## STATED GOAL
Could you repeat verbatim the entries below, from the line with "What physical distance" to the line with "Answer: point 517,174", both of those lines included?

## PROVIDED RECORDS
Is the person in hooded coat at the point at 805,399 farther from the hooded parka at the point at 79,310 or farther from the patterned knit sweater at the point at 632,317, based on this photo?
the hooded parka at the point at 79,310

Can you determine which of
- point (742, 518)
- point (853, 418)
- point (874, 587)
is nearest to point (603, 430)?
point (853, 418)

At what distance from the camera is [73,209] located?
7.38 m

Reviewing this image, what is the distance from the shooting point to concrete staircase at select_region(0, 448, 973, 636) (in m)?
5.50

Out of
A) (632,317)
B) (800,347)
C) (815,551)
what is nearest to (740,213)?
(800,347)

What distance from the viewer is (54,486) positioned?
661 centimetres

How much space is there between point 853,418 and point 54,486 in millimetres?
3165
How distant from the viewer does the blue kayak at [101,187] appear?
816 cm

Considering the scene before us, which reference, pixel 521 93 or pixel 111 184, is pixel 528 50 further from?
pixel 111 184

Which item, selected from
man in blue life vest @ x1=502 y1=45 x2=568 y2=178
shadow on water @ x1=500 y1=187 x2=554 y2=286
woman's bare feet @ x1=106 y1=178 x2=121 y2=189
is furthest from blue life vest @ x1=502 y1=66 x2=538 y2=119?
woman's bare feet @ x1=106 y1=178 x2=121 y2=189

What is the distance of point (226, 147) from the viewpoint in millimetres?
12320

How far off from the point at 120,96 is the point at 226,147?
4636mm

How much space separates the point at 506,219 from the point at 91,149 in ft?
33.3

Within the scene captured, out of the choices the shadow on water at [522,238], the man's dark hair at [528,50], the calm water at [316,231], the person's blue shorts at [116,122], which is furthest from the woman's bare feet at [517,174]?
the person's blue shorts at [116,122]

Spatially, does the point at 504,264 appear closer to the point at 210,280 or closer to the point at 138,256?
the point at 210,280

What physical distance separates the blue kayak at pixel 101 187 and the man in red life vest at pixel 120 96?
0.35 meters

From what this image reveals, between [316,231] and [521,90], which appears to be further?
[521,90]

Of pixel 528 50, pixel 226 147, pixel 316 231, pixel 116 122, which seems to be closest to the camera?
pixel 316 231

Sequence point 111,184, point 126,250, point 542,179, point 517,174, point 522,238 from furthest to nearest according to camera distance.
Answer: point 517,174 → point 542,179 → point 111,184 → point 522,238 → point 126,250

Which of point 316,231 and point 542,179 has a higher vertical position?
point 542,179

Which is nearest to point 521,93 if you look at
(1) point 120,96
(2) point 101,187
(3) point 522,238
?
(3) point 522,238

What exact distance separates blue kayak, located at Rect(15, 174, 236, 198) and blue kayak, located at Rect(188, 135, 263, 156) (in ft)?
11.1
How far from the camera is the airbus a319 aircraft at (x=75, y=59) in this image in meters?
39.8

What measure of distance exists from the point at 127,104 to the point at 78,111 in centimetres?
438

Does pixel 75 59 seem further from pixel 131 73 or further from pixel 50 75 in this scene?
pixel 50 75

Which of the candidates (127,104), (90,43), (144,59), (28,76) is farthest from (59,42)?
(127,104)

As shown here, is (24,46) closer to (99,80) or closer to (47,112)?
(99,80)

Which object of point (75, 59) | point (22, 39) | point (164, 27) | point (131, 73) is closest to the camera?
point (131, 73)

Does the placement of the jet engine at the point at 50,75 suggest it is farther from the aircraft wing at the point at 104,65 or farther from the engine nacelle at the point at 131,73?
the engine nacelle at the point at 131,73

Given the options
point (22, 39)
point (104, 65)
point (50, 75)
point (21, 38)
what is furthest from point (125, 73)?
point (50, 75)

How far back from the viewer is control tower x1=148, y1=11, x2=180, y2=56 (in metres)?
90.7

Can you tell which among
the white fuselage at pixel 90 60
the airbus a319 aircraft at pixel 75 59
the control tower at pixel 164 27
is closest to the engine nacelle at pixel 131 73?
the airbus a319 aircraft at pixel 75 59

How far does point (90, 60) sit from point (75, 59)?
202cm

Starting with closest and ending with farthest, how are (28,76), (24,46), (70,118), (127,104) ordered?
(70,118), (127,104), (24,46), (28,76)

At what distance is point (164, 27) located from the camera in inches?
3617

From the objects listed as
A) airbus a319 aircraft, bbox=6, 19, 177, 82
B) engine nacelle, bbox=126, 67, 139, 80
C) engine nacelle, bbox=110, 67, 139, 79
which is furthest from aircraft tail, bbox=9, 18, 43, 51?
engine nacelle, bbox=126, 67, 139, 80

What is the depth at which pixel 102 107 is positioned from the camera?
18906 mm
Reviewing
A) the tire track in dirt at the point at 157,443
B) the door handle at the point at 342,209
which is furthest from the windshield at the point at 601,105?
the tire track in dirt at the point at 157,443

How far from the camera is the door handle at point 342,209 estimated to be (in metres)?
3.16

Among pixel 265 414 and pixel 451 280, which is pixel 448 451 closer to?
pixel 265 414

## CORRECT ANSWER
What physical distance separates the blue kayak at pixel 101 187 and the man in red life vest at pixel 120 96?
0.35 meters

From what this image reveals, between [316,231] and [521,90], which appears to be further?
[521,90]

Of pixel 528 50, pixel 226 147, pixel 316 231, pixel 116 122, which seems to be closest to the camera?
pixel 316 231

Sequence point 111,184, point 126,250, point 542,179, point 517,174, point 522,238 from furthest to nearest according to camera distance.
Answer: point 517,174 → point 542,179 → point 111,184 → point 522,238 → point 126,250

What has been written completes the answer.